● Provided records
┄┄┄┄┄┄┄┄┄┄
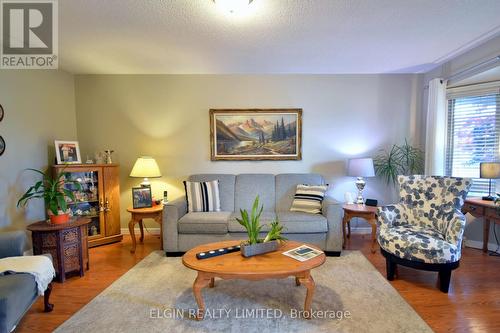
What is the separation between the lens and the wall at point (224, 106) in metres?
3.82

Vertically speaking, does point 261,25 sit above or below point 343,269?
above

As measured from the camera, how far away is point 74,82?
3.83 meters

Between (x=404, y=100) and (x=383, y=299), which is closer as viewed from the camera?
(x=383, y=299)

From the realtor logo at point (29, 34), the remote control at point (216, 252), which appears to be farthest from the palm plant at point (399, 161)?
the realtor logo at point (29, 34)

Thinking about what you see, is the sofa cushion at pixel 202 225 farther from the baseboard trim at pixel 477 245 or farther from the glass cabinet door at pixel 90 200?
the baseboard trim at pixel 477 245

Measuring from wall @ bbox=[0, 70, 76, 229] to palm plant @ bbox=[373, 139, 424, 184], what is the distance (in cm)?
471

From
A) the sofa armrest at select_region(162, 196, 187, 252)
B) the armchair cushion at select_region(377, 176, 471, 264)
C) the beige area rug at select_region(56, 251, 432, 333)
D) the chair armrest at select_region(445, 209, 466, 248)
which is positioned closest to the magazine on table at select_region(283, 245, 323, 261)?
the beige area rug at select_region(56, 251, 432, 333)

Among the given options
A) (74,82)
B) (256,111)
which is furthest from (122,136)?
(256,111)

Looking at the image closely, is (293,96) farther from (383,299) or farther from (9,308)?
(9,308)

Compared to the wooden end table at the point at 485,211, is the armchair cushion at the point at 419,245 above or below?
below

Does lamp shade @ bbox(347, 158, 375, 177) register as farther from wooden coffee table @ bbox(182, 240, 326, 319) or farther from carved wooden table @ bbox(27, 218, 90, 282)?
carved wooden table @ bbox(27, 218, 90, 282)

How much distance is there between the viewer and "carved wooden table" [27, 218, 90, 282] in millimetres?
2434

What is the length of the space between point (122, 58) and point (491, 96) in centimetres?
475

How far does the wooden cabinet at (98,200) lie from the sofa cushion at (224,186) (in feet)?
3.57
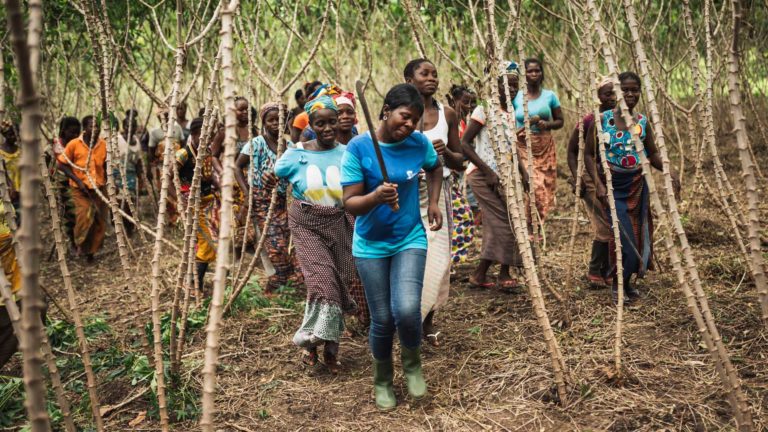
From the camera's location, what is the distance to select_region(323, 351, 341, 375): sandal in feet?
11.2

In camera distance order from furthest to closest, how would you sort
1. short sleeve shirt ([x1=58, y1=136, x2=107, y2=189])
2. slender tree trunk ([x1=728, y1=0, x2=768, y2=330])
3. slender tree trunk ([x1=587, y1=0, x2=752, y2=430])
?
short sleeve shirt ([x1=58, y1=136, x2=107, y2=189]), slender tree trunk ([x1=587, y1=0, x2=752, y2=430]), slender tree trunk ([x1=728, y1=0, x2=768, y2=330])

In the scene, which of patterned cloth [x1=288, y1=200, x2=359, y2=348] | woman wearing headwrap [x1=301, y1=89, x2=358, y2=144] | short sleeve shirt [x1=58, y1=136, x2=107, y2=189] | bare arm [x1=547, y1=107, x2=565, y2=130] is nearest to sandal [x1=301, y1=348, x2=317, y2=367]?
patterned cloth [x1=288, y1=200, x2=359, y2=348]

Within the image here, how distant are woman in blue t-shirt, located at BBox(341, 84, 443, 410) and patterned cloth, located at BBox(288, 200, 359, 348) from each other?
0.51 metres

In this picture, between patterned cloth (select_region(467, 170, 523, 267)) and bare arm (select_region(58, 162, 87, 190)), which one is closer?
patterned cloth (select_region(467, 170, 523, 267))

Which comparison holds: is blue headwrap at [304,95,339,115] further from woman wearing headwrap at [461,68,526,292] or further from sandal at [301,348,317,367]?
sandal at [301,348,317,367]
┄┄┄┄┄┄┄┄┄┄
● Exercise directions
Please print all the lines above exactly as they appear, leaving out the pictures.

● Problem solution
What is the separation between the lens and the wall at point (224, 106) in metres?
3.82

Vertically speaking, does point 261,25 sit above or below point 343,269?
above

As measured from the camera, how far away is point 74,82?
3.83 meters

Between (x=404, y=100) and (x=383, y=299), which is closer as viewed from the camera?
(x=383, y=299)

From the realtor logo at point (29, 34), the remote control at point (216, 252), which appears to be farthest from the palm plant at point (399, 161)?
the realtor logo at point (29, 34)

Thinking about what you see, is the sofa cushion at pixel 202 225 farther from the baseboard trim at pixel 477 245 or farther from the glass cabinet door at pixel 90 200?
the baseboard trim at pixel 477 245

Measuring from wall @ bbox=[0, 70, 76, 229] to palm plant @ bbox=[373, 139, 424, 184], what is the distance (in cm)?
471

From
A) the sofa armrest at select_region(162, 196, 187, 252)
B) the armchair cushion at select_region(377, 176, 471, 264)
C) the beige area rug at select_region(56, 251, 432, 333)
D) the chair armrest at select_region(445, 209, 466, 248)
which is positioned closest to the magazine on table at select_region(283, 245, 323, 261)?
the beige area rug at select_region(56, 251, 432, 333)

Among the given options
A) (74,82)
B) (256,111)
which is furthest from (122,136)?
(256,111)

Looking at the image closely, is (293,96) farther from (383,299) or farther from (9,308)?
(9,308)

Compared to the wooden end table at the point at 485,211, is the armchair cushion at the point at 419,245 above or below?
below

Does lamp shade @ bbox(347, 158, 375, 177) register as farther from wooden coffee table @ bbox(182, 240, 326, 319) or farther from carved wooden table @ bbox(27, 218, 90, 282)?
carved wooden table @ bbox(27, 218, 90, 282)

How much distance is there between the viewer and "carved wooden table" [27, 218, 90, 282] in millimetres?
2434

What is the length of the space between point (122, 58) and point (491, 96) in centimetres?
475

How far does the wooden cabinet at (98,200) lie from the sofa cushion at (224,186) (in feet)?
3.57
From the camera's location, what is the distance to select_region(323, 351, 341, 375): sandal in feet?
11.2

In camera distance order from furthest to closest, how would you sort
1. short sleeve shirt ([x1=58, y1=136, x2=107, y2=189])
2. slender tree trunk ([x1=728, y1=0, x2=768, y2=330])
3. slender tree trunk ([x1=587, y1=0, x2=752, y2=430])
?
short sleeve shirt ([x1=58, y1=136, x2=107, y2=189]), slender tree trunk ([x1=587, y1=0, x2=752, y2=430]), slender tree trunk ([x1=728, y1=0, x2=768, y2=330])

In the scene, which of patterned cloth [x1=288, y1=200, x2=359, y2=348] | woman wearing headwrap [x1=301, y1=89, x2=358, y2=144] | short sleeve shirt [x1=58, y1=136, x2=107, y2=189] | bare arm [x1=547, y1=107, x2=565, y2=130] is nearest to sandal [x1=301, y1=348, x2=317, y2=367]?
patterned cloth [x1=288, y1=200, x2=359, y2=348]

Within the image here, how distant are woman in blue t-shirt, located at BBox(341, 84, 443, 410) and patterned cloth, located at BBox(288, 200, 359, 348) from each other?
0.51 metres

In this picture, between patterned cloth (select_region(467, 170, 523, 267)) and bare arm (select_region(58, 162, 87, 190)), which one is closer?
patterned cloth (select_region(467, 170, 523, 267))

Which comparison holds: is blue headwrap at [304,95,339,115] further from woman wearing headwrap at [461,68,526,292] or further from sandal at [301,348,317,367]?
sandal at [301,348,317,367]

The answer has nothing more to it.